[Records for this task — start]

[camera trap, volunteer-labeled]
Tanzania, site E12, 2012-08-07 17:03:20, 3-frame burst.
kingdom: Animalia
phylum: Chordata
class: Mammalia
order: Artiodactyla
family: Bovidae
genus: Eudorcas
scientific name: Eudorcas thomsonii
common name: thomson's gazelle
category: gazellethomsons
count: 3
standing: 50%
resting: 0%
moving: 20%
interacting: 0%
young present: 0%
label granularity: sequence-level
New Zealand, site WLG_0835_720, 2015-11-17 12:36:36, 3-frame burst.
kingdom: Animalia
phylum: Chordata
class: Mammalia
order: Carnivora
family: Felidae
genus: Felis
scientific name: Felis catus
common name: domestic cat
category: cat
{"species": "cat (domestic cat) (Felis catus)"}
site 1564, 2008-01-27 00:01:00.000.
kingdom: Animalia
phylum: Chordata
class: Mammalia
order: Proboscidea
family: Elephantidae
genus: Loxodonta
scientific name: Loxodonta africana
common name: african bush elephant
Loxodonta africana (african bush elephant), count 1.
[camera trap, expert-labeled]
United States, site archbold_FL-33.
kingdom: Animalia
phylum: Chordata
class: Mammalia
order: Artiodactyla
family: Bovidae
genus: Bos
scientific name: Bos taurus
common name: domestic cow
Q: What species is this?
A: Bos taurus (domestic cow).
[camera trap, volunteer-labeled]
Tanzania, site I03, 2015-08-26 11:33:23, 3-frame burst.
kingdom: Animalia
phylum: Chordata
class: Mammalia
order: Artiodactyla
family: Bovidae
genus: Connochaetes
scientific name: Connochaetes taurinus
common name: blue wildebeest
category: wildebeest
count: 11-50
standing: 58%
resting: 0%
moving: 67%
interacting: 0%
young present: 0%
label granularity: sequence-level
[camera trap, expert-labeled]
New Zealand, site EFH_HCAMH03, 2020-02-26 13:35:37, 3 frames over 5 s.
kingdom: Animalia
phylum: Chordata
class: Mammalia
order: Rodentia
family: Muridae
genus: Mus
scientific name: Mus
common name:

[Records for this task — finish]

### Assignment
Output all of the records above unchanged.

### Written answer
[camera trap, volunteer-labeled]
Tanzania, site E12, 2012-08-07 17:03:20, 3-frame burst.
kingdom: Animalia
phylum: Chordata
class: Mammalia
order: Artiodactyla
family: Bovidae
genus: Eudorcas
scientific name: Eudorcas thomsonii
common name: thomson's gazelle
category: gazellethomsons
count: 3
standing: 50%
resting: 0%
moving: 20%
interacting: 0%
young present: 0%
label granularity: sequence-level
New Zealand, site WLG_0835_720, 2015-11-17 12:36:36, 3-frame burst.
kingdom: Animalia
phylum: Chordata
class: Mammalia
order: Carnivora
family: Felidae
genus: Felis
scientific name: Felis catus
common name: domestic cat
category: cat
{"species": "cat (domestic cat) (Felis catus)"}
site 1564, 2008-01-27 00:01:00.000.
kingdom: Animalia
phylum: Chordata
class: Mammalia
order: Proboscidea
family: Elephantidae
genus: Loxodonta
scientific name: Loxodonta africana
common name: african bush elephant
Loxodonta africana (african bush elephant), count 1.
[camera trap, expert-labeled]
United States, site archbold_FL-33.
kingdom: Animalia
phylum: Chordata
class: Mammalia
order: Artiodactyla
family: Bovidae
genus: Bos
scientific name: Bos taurus
common name: domestic cow
Q: What species is this?
A: Bos taurus (domestic cow).
[camera trap, volunteer-labeled]
Tanzania, site I03, 2015-08-26 11:33:23, 3-frame burst.
kingdom: Animalia
phylum: Chordata
class: Mammalia
order: Artiodactyla
family: Bovidae
genus: Connochaetes
scientific name: Connochaetes taurinus
common name: blue wildebeest
category: wildebeest
count: 11-50
standing: 58%
resting: 0%
moving: 67%
interacting: 0%
young present: 0%
label granularity: sequence-level
[camera trap, expert-labeled]
New Zealand, site EFH_HCAMH03, 2020-02-26 13:35:37, 3 frames over 5 s.
kingdom: Animalia
phylum: Chordata
class: Mammalia
order: Rodentia
family: Muridae
genus: Mus
scientific name: Mus
common name:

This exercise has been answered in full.